A C++ implementation of a fast and space-efficient algorithm converting the LZ77 parsing into a straight-line grammar. The algorithm is based on AVL grammars introduced by Rytter [TCS, 2003]. Our main improvements are: delayed ("lazy") merging of nonterminals, and utilizing Karp-Rabin fingerprints.
For more detailed description of the algorithm and reports of experimental evaluation, refer to the following paper.
@inproceedings{lazyavl,
author = {Dominik Kempa and Ben Langmead},
title = {Fast and Space-Efficient Construction of {AVL}
Grammars from the {LZ77} Parsing},
booktitle = {29th Annual European Symposium on Algorithms
(ESA 2021)},
pages = {56:1--56:14},
year = {2021},
doi = {10.4230/LIPIcs.ESA.2021.56},
}
The above paper is available on arXiv at https://arxiv.org/abs/2105.11052.
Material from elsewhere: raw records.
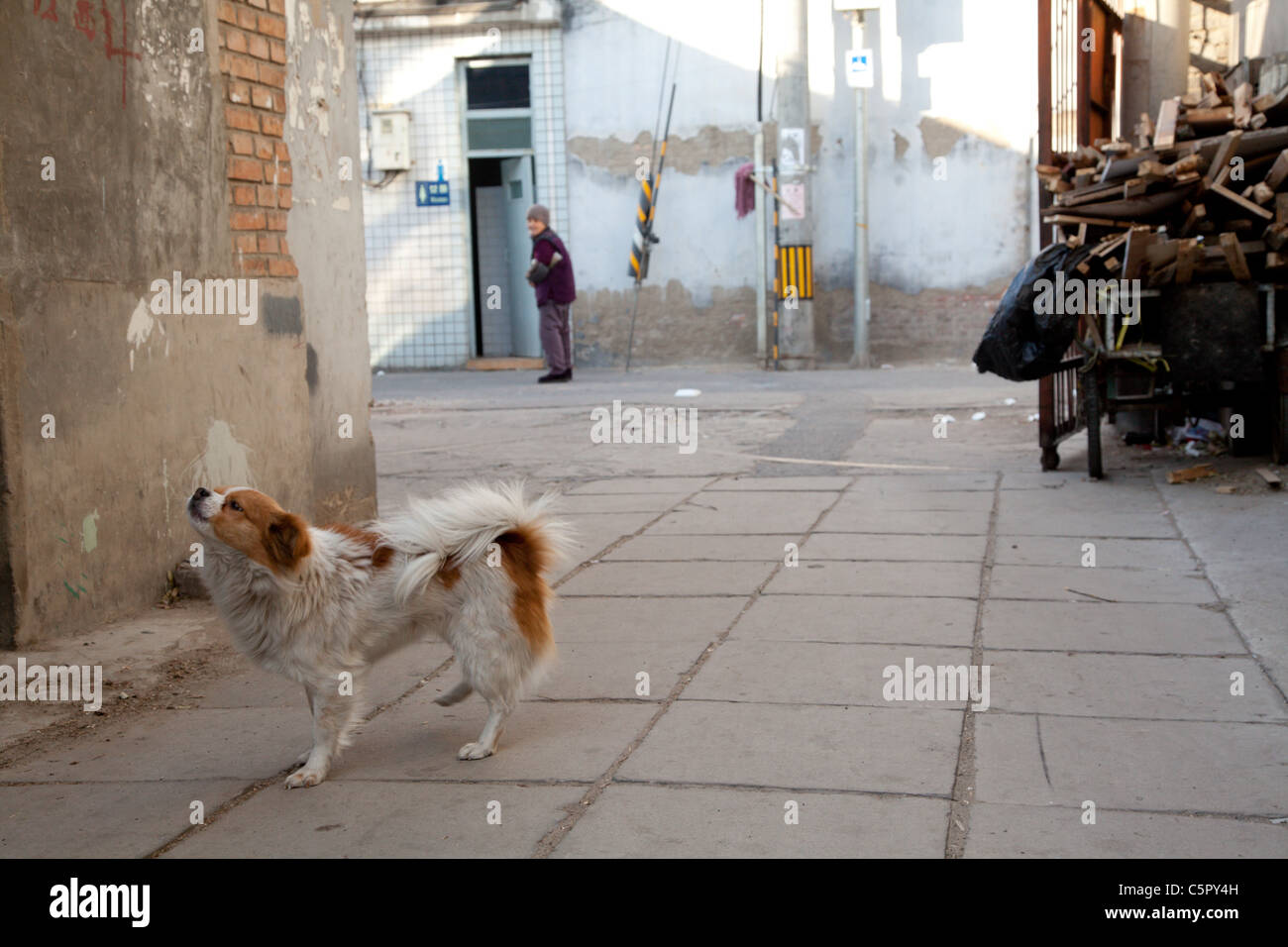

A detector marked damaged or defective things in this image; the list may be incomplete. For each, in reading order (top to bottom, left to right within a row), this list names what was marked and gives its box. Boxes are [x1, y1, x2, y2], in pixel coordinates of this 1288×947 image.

peeling plaster wall [0, 0, 374, 644]
peeling plaster wall [564, 0, 1035, 363]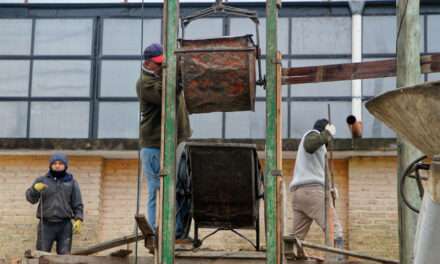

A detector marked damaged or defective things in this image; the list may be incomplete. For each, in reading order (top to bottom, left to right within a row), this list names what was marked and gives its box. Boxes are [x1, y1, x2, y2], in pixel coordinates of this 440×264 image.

rusty metal bucket [176, 34, 256, 113]
rusted metal surface [177, 35, 256, 113]
rusted metal surface [282, 52, 440, 83]
rusty metal hopper [364, 80, 440, 155]
rusted metal surface [366, 79, 440, 156]
rusted metal surface [186, 142, 262, 229]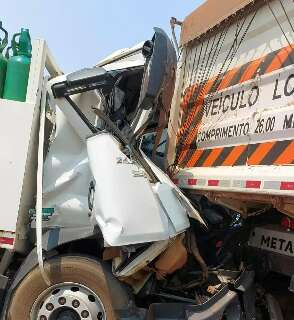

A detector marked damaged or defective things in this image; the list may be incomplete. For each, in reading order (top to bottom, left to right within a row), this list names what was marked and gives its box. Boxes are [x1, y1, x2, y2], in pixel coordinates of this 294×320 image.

rusted metal surface [179, 0, 255, 45]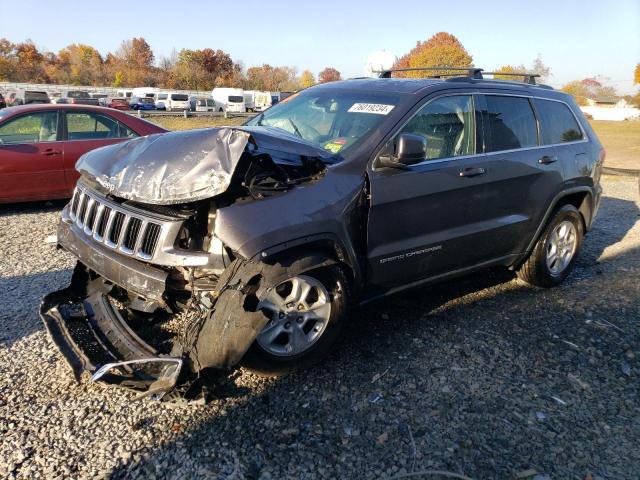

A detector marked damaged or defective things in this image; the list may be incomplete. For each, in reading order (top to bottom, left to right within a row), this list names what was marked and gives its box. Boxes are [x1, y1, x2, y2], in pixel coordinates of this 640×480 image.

crumpled hood [75, 125, 336, 204]
damaged gray suv [41, 66, 604, 398]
The latest version of this code is available from https://github.com/dominikkempa/lz77-to-slp.
Lazy-AVLG is compiled by simply typing make in the directory
containing this README. This will build the executable called
lz_to_grammar. The simplest usage of Lazy-AVLG is as follows.
Suppose the input LZ77 parsing (which can be computed using the
program in tools/text_to_lz) is located in /data/input.txt.lz77.
Then, to compute the lazy AVL grammar of input.txt, type:
$ ./lz_to_grammar /data/input.txt.lz77
This will write the output grammar to /data/input.txt.lz77.slg. For
details of the encoding of the grammar, see the function
write_to_file in include/lazy_avl_grammar/lazy_avl_grammar.hpp.
If you use this code, please cite the paper mentioned above. Lazy-AVLG is released under the MIT/X11 license. See the file LICENCE for more details.